Une coopération technique à haute valeur politique
Sur le papier, les projets ELMED et Tanit relèvent d’une coopération classique : infrastructure énergétique, adaptation agricole, transfert de savoir-faire. Mais leur mise en avant conjointe par les deux chefs d’État — Giorgia Meloni et Kaïs Saïed — souligne un enchaînement plus stratégique : renforcer les capacités internes de la Tunisie pour endiguer l’instabilité et les départs.
- ELMED est un projet d’interconnexion électrique sous-marine entre Kélibia (Tunisie) et Partanna (Sicile), long de 220 km, d’une capacité de 600 MW. Cofinancé à hauteur de 307 millions d’euros par l’Union européenne, il ambitionne de relier les marchés énergétiques européens et nord-africains, tout en favorisant l’intégration des énergies renouvelables tunisiennes.
- Tanit, de son côté, vise à irriguer 11 500 hectares de terres domaniales en utilisant les eaux usées traitées de cinq stations d’épuration (El Attar, Melyan, Sfax, Enfidha, Agareb). Lancé officiellement en janvier 2025, il bénéficie d’un financement d’environ 2 millions de dinars et s’inscrit dans un objectif plus large : améliorer la résilience agricole tunisienne face à la sécheresse.
Le spectre de la migration irrégulière
En filigrane, c’est bien la question migratoire qui obsède Rome. Depuis son arrivée au pouvoir, Giorgia Meloni a fait de la réduction des flux migratoires en Méditerranée un pilier de son action extérieure. La Tunisie, à la fois pays de départ et de transit, cristallise cette inquiétude.
Le Plan Mattei — doctrine de politique africaine élaborée par l’Italie — entend conditionner l’aide au développement à la coopération migratoire. En clair : aider, mais à condition que les frontières soient tenues. La Tunisie, fragilisée économiquement, s’est vue proposer des soutiens sectoriels en échange d’un renforcement du contrôle des côtes. Le récent soutien au projet ELMED — qui n’a rien à voir avec la migration en apparence — s’inscrit aussi dans cette logique de contreparties implicites.
Un partenariat asymétrique mais indispensable
Ce renforcement de la coopération ne masque pas l’asymétrie des intérêts. Pour l’Italie, la Tunisie est un verrou. Pour la Tunisie, l’Italie est un canal d’accès — à l’Europe, aux financements, à la stabilité. Si les projets comme ELMED et Tanit dessinent une perspective de co-développement, ils n’en restent pas moins pilotés par les priorités européennes : sécuriser les approvisionnements, freiner les mobilités, exporter la transition énergétique.

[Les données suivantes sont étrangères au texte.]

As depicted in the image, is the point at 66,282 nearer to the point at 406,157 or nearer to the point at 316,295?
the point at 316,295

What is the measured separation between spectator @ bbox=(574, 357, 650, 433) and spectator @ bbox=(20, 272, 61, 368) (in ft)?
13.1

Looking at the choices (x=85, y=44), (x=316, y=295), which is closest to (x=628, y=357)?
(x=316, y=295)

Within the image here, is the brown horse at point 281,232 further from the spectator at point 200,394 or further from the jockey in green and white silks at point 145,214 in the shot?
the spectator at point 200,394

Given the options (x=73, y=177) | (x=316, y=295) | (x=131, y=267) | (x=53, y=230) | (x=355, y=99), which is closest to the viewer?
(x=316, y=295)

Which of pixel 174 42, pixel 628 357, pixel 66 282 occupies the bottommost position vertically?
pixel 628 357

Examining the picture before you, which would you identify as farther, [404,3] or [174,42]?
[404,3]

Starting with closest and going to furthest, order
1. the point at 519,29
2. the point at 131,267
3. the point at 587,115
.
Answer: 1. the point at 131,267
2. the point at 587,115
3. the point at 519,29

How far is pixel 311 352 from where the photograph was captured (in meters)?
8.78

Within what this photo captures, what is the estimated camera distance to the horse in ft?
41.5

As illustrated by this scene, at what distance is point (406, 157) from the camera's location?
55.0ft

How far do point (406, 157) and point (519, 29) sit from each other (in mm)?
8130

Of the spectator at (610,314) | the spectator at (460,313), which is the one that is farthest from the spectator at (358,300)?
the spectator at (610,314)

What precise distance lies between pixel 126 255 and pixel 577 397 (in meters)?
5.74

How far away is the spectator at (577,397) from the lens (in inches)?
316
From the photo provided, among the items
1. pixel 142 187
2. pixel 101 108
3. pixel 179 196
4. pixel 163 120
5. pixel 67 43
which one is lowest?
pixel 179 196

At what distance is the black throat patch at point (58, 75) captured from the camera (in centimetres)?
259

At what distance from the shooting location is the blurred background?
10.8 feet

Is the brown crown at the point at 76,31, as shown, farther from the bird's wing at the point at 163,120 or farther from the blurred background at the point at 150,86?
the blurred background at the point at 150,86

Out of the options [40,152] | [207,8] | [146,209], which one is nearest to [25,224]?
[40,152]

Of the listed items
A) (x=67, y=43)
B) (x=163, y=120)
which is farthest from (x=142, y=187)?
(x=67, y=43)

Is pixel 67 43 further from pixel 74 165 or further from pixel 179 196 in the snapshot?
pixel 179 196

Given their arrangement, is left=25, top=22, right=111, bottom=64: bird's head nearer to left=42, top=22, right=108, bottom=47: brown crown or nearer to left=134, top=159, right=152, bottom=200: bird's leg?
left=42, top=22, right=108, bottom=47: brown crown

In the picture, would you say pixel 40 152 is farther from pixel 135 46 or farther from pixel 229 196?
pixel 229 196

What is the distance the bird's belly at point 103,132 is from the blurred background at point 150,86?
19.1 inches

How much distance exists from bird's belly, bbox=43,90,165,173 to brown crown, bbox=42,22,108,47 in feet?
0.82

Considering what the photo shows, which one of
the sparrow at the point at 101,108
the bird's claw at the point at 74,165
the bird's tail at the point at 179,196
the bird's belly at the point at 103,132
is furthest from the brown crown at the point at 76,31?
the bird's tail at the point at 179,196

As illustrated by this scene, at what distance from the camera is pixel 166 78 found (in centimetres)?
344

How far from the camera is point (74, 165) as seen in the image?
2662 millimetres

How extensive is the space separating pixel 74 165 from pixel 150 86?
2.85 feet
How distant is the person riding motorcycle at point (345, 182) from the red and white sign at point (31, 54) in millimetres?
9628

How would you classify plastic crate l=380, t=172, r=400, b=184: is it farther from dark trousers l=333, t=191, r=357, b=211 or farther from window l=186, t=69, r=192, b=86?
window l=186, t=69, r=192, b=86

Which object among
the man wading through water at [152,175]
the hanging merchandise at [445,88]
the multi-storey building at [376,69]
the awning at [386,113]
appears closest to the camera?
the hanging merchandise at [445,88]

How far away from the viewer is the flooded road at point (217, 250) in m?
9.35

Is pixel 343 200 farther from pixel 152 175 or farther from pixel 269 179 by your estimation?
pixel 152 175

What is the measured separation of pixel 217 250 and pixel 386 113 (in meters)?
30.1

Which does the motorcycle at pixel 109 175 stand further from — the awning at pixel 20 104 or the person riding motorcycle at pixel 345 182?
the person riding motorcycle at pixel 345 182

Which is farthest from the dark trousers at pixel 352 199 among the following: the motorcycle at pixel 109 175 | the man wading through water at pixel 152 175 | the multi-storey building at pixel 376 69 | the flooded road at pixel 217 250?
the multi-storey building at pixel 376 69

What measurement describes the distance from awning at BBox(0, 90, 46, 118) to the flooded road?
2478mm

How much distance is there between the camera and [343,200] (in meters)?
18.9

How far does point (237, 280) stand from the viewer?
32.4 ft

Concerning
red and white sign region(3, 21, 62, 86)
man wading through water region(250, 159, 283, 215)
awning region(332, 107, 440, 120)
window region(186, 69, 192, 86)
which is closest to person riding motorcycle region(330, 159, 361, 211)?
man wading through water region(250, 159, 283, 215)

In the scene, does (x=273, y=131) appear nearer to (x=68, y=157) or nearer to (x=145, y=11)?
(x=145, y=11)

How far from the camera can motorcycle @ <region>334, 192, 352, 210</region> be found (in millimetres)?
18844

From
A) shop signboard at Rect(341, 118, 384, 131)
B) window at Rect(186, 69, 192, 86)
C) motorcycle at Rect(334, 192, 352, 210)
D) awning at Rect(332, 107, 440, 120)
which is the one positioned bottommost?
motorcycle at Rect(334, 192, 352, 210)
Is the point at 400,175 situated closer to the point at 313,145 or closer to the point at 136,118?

La Tunisie, elle, tente de tirer parti de cet intérêt renouvelé, sans renoncer à une souveraineté politique de plus en plus affirmée. Selon la présidence tunisienne, Kaïs Saïed a notamment insisté sur la nécessité d’organiser des retours volontaires des migrants en situation irrégulière, dénonçant le poids croissant supporté par son pays et refusant que la Tunisie devienne un “couloir ou un lieu d’installation”. Il a également pointé l’inaction d’un système international “injuste”, dont les migrants — comme la Tunisie — seraient les victimes.
Une position qui réaffirme le refus de voir la coopération réduite à un simple outil de gestion migratoire, au détriment des priorités nationales tunisiennes.